> [WORK ORDER]: Copy the stretch of the exercise test reading from "The exercise test is" through "occur during exertion." word for word.

> [READING PASSAGE]:
Why might I be referred for an exercise test?
An exercise test may be requested by your doctor for a variety of reasons. The most common is to further investigate the possibility of underlying coronary heart disease (narrowings in the arteries) and angina. The exercise test has certain advantages, as it allows patients to broadly replicate exertional symptoms they experience during day to day activities.
The exercise test is useful to diagnose exertional high blood pressure, known as exercise induced hypertension. This may not be evident from resting blood pressure measurements taken in the clinic setting. It is normal for blood pressure to increase during exercise, however some people have an exaggerated increase causing chest pain and shortness of breath. The test is also useful to diagnose abnormal heart rhythms that in some people only occur during exertion.
Where patients are recovering from a heart condition, a supervised exercise test is a good way to reassure them as to the level of exercise that they can manage safely. Those patients who hold Group 2 driving licenses or drive a Taxi, may be required to complete 3 stages of a full exercise test after a heart attack before they can regain their license.

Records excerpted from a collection
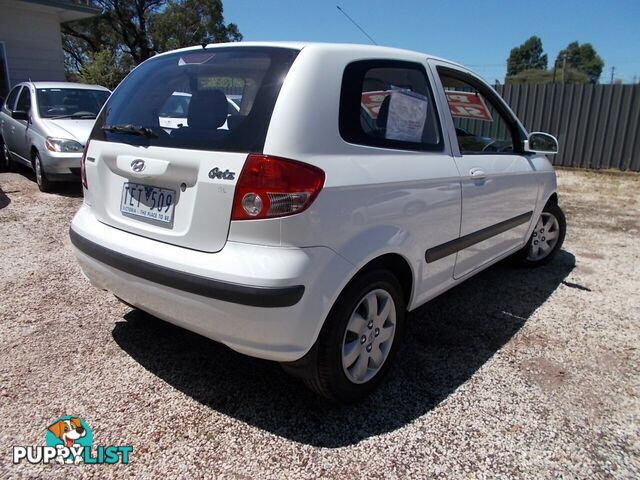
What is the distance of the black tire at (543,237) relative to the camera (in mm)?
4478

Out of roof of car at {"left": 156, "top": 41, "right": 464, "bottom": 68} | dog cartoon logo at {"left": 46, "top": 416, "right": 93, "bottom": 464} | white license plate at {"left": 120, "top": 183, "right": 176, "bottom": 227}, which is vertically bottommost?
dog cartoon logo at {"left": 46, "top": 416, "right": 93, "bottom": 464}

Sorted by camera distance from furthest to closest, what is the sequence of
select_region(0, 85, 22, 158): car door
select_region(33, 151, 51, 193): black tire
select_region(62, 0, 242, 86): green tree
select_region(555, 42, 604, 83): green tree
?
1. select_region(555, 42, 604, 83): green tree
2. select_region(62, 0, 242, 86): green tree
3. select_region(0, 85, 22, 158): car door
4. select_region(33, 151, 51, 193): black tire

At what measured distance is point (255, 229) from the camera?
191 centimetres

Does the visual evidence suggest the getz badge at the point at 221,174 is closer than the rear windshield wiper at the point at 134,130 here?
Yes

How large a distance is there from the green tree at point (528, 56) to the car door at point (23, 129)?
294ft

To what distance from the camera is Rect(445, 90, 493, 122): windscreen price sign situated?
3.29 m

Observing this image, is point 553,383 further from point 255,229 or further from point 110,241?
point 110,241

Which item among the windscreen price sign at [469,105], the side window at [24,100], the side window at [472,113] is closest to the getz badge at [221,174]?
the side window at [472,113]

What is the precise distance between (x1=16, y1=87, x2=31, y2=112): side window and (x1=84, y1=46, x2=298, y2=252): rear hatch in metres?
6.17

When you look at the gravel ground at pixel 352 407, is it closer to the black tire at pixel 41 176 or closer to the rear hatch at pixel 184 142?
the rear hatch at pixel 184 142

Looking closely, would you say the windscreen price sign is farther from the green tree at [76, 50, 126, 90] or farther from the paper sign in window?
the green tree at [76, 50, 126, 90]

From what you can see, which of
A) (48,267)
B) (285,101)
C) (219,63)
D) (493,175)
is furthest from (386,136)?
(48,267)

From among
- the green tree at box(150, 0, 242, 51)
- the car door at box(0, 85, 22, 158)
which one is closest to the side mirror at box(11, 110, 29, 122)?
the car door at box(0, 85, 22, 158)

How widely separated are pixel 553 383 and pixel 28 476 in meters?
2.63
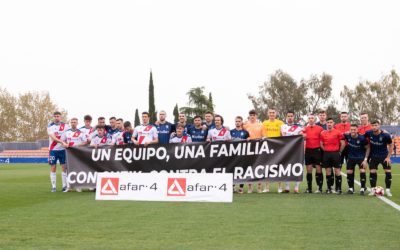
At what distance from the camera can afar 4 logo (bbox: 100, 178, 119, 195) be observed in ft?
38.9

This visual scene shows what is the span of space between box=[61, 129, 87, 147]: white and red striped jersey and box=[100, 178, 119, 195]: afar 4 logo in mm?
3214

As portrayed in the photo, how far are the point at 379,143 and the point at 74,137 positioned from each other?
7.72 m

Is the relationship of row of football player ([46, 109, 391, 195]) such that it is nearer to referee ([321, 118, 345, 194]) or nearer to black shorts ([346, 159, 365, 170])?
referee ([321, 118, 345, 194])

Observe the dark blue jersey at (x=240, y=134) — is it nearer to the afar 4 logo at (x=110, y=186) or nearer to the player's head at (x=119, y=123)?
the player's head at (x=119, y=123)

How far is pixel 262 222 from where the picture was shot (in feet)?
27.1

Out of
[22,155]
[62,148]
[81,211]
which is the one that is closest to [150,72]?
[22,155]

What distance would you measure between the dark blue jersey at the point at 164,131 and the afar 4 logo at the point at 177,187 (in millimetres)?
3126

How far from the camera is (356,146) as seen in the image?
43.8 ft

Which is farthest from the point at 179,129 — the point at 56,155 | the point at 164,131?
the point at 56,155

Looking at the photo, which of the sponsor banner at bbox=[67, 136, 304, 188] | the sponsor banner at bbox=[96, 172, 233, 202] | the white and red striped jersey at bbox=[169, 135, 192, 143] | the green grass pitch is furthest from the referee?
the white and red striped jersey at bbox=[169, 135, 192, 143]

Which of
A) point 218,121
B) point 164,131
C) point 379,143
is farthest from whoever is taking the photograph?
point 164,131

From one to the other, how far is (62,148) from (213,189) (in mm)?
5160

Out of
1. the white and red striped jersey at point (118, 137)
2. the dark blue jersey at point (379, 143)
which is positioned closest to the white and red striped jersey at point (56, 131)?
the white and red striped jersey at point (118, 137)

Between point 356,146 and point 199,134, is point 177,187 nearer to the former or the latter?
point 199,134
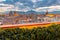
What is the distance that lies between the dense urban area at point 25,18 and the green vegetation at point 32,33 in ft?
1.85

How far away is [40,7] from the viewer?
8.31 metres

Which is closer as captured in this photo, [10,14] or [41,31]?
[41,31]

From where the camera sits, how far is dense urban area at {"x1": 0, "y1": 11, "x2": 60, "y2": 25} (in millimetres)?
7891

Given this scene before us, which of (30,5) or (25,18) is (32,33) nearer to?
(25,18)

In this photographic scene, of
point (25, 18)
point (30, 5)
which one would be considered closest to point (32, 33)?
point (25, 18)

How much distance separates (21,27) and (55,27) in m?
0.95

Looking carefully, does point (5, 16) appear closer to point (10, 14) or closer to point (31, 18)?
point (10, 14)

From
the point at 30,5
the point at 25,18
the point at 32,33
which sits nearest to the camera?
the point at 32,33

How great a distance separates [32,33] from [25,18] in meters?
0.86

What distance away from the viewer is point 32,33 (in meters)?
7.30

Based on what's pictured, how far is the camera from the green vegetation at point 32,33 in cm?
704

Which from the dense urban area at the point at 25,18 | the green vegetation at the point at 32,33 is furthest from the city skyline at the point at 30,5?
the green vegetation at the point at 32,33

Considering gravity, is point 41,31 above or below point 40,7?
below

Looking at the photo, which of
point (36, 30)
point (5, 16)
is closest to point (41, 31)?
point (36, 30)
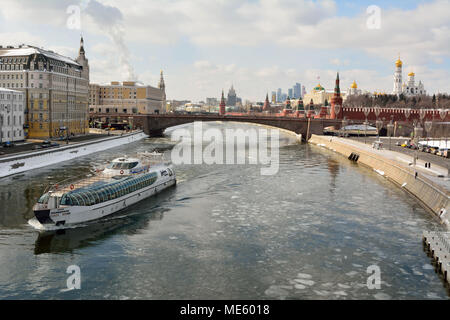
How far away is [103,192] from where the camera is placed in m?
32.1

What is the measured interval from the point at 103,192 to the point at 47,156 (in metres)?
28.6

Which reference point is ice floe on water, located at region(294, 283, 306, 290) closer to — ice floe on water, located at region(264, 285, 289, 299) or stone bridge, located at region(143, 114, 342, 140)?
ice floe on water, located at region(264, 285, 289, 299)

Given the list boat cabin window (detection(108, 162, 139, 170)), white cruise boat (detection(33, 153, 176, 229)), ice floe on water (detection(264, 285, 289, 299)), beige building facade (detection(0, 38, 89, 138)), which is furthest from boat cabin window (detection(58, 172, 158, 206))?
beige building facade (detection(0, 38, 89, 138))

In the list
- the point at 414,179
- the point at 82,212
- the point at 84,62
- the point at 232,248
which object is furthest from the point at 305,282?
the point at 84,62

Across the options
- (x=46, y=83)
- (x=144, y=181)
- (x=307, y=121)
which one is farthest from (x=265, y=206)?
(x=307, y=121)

> [SOLUTION FOR THIS EXERCISE]:
The exercise test is useful to diagnose exertional high blood pressure, known as exercise induced hypertension. This may not be evident from resting blood pressure measurements taken in the clinic setting. It is normal for blood pressure to increase during exercise, however some people have an exaggerated increase causing chest pain and shortness of breath. The test is also useful to diagnose abnormal heart rhythms that in some people only occur during exertion.